◆ **WHAT NEEDS TO BE DONE**: All lines from the opening of the data to the line containing "scientific name: Nestor notabilis" must be returned unchanged, and only those lines.

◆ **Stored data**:
============

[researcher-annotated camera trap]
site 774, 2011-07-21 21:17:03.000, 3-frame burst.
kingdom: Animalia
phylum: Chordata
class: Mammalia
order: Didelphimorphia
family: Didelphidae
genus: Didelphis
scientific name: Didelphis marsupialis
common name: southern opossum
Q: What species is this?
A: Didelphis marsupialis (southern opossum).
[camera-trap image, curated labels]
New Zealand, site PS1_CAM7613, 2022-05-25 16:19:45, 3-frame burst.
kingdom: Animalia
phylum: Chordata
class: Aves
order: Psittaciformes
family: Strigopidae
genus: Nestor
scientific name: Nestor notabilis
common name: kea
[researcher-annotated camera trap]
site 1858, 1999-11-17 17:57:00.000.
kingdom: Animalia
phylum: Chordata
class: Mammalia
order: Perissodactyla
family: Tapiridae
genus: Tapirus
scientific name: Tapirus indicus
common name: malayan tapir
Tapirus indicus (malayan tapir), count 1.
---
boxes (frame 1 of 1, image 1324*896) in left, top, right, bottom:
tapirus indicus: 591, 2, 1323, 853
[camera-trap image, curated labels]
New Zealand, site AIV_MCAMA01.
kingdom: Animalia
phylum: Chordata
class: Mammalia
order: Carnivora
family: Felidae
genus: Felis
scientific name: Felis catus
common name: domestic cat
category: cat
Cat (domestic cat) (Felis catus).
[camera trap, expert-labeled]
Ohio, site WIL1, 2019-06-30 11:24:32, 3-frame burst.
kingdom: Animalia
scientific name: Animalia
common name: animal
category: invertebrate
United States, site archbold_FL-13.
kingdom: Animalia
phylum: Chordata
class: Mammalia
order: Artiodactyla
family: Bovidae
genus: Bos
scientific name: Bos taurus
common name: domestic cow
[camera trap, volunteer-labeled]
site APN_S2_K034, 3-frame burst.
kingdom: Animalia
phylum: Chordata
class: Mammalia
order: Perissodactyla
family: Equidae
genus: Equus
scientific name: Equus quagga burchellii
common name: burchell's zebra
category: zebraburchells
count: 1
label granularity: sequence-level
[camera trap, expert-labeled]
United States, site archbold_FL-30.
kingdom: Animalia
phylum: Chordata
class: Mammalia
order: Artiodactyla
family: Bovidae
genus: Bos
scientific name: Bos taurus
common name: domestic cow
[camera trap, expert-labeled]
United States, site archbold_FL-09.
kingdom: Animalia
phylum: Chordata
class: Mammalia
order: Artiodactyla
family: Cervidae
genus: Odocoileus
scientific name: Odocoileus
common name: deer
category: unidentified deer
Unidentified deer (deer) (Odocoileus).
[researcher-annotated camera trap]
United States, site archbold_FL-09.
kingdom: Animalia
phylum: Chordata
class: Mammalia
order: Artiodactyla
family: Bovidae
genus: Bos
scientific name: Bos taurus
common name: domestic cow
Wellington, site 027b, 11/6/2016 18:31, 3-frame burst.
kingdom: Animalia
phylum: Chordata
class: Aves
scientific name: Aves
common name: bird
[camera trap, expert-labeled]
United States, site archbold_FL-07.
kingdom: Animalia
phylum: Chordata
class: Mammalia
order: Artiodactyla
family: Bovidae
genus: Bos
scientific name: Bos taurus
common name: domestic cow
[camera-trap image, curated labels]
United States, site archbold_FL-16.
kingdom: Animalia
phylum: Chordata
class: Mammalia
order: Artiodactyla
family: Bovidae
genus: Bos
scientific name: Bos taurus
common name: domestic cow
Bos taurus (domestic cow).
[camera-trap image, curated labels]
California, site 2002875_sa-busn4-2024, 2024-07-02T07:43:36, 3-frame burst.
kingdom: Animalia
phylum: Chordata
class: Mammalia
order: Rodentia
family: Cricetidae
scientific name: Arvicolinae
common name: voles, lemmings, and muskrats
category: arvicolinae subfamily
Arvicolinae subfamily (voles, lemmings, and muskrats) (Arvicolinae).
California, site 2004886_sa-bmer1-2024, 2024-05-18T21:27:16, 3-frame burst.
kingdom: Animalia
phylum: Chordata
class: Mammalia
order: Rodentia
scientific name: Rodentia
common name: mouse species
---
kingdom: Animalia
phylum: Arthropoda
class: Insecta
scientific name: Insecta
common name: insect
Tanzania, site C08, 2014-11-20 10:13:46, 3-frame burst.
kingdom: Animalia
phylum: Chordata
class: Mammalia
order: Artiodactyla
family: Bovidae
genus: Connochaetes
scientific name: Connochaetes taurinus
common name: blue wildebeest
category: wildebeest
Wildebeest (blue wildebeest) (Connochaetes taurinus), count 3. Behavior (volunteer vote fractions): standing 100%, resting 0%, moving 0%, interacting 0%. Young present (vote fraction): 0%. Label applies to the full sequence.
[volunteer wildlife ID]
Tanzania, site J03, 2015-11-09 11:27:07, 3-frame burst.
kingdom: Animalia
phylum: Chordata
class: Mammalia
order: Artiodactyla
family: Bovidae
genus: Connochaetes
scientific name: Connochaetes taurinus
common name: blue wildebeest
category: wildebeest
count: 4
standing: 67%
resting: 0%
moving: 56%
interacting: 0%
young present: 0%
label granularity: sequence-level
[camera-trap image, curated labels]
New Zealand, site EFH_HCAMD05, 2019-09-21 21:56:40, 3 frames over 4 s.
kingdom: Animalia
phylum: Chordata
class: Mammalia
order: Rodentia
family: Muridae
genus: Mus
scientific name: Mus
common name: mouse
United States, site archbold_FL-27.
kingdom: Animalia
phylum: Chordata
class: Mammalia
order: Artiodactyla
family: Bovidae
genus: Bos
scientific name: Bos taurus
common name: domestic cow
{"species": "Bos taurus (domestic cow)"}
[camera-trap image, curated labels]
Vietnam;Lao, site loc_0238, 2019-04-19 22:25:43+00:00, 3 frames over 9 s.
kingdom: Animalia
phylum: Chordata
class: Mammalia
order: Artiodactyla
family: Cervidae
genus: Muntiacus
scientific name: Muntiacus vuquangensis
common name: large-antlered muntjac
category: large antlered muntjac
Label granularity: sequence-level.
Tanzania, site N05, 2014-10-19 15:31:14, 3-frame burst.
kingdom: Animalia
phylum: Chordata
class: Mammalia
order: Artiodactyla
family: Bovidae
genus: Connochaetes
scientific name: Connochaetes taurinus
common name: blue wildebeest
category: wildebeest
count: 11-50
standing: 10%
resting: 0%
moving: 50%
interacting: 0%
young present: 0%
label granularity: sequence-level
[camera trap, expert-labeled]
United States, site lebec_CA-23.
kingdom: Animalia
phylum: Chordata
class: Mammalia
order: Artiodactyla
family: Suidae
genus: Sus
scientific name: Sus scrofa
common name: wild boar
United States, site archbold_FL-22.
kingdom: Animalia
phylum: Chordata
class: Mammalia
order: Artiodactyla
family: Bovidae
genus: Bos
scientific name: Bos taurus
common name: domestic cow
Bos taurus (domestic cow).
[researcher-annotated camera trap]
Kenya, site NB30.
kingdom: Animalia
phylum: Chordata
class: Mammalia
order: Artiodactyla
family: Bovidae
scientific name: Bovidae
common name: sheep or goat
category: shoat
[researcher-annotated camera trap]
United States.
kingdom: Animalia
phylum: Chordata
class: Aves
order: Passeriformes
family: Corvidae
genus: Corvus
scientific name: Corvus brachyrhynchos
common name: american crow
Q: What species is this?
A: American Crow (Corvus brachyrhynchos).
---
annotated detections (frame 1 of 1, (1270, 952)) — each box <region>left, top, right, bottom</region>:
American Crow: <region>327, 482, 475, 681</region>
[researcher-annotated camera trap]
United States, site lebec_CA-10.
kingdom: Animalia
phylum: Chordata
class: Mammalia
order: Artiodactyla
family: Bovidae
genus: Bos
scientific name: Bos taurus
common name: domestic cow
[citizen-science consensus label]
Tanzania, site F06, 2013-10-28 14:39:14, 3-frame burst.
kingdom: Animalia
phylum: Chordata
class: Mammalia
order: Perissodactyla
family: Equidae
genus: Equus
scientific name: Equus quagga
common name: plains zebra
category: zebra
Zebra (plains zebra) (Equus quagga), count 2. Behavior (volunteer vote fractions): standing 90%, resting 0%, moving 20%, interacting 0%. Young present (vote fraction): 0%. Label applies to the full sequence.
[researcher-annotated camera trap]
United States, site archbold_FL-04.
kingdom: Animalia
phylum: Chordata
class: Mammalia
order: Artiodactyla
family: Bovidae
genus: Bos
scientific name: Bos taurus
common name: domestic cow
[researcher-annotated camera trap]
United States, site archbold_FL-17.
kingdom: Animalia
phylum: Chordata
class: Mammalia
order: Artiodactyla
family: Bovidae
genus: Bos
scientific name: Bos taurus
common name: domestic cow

============

◆ **SOLUTION**:
[researcher-annotated camera trap]
site 774, 2011-07-21 21:17:03.000, 3-frame burst.
kingdom: Animalia
phylum: Chordata
class: Mammalia
order: Didelphimorphia
family: Didelphidae
genus: Didelphis
scientific name: Didelphis marsupialis
common name: southern opossum
Q: What species is this?
A: Didelphis marsupialis (southern opossum).
[camera-trap image, curated labels]
New Zealand, site PS1_CAM7613, 2022-05-25 16:19:45, 3-frame burst.
kingdom: Animalia
phylum: Chordata
class: Aves
order: Psittaciformes
family: Strigopidae
genus: Nestor
scientific name: Nestor notabilis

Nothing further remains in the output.